* **EXCERPT**
::::
# I'm cooncatbob



## cooncatbob (May 27, 2011)

Hi everyone, I'm cooncatbob, 2 weeks ago today was the worst day of my life I came in from working in the garage to find my 16 year old Maine Cool Cat Samantha lying on the floor is distress.
I ruched her to the vet where she was diagnosed with a belly full of cancer, the only merciful thing to do was end her suffering.
She'd rarely been sick a day in her life.
Now it's just me and little Chiquita, my 12 year old former alley cat.
I've been looking for a cat forum to join, 1 never sent me a registration e-mail and the other didn't have anyone else posting but me and a moderator.
I've been a cat person my whole life, even when I lived in apartment that didn't allow pets my work had an office cat and I helped take care of him.
I used to come in on the weekends and feed him because I lived close and when he got old I helped pill him and when he got old and his time came I made his coffin and dug his grave in the front flower bed and when the Vet came to the office to give him his final shot I was there with the office manager comforting him so he wouldn't be alone when he departed this world.
::::
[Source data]
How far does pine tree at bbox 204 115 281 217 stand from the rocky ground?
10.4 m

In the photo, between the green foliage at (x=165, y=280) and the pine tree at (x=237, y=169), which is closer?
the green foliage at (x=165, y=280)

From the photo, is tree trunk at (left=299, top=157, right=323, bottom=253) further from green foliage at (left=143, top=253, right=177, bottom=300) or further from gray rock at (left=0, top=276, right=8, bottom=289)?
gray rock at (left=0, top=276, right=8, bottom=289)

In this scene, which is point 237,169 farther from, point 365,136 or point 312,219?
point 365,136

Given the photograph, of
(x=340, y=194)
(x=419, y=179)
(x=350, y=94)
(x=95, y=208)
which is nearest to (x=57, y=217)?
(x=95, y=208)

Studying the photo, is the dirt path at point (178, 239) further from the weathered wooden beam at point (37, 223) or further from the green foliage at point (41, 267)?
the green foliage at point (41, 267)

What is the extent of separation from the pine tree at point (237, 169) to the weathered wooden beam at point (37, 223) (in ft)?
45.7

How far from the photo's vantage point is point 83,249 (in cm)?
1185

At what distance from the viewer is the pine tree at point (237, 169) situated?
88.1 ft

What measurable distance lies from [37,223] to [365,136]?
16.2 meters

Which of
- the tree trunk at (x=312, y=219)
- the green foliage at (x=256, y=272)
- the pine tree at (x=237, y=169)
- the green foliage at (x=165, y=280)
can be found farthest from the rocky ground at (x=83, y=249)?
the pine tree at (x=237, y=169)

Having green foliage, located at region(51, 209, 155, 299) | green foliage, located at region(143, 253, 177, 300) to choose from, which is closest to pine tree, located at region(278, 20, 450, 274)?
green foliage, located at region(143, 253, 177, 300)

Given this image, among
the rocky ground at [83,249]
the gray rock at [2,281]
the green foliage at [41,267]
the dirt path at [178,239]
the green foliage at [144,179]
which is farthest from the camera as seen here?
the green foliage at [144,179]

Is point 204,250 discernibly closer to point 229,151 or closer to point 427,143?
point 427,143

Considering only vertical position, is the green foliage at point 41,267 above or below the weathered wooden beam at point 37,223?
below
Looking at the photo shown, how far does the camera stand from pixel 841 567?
::::
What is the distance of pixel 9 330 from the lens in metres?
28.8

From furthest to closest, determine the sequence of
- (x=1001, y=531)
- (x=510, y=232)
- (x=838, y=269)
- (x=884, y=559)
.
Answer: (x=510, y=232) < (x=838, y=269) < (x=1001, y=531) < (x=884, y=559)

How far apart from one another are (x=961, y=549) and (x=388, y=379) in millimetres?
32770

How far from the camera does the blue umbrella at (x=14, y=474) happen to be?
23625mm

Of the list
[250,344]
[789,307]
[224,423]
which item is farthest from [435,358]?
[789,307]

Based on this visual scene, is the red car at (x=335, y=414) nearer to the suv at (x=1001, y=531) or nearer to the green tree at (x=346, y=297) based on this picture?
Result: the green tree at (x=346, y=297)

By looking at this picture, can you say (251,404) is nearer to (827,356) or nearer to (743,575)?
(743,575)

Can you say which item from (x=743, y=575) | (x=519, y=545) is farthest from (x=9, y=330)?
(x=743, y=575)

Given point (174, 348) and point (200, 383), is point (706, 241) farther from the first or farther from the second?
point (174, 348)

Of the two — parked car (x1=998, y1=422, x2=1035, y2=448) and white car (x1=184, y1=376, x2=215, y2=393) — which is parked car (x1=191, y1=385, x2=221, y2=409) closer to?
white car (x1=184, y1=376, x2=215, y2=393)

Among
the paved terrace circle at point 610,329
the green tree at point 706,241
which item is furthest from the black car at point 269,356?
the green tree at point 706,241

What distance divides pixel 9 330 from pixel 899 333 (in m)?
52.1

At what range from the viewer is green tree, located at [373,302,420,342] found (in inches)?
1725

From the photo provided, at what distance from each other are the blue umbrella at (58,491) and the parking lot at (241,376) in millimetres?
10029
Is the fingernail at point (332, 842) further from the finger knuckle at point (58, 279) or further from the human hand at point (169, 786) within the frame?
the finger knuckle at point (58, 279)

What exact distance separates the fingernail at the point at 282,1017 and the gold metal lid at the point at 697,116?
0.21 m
::::
* **PROBLEM**
Answer these questions using the post:
(a) How old was Samantha?
(b) How old is Chiquita?
(c) Where was the office cat buried?
Answer from the post alone.

* **WRITTEN RESPONSE**
(a) 16 years old
(b) 12 years old
(c) In the front flower bed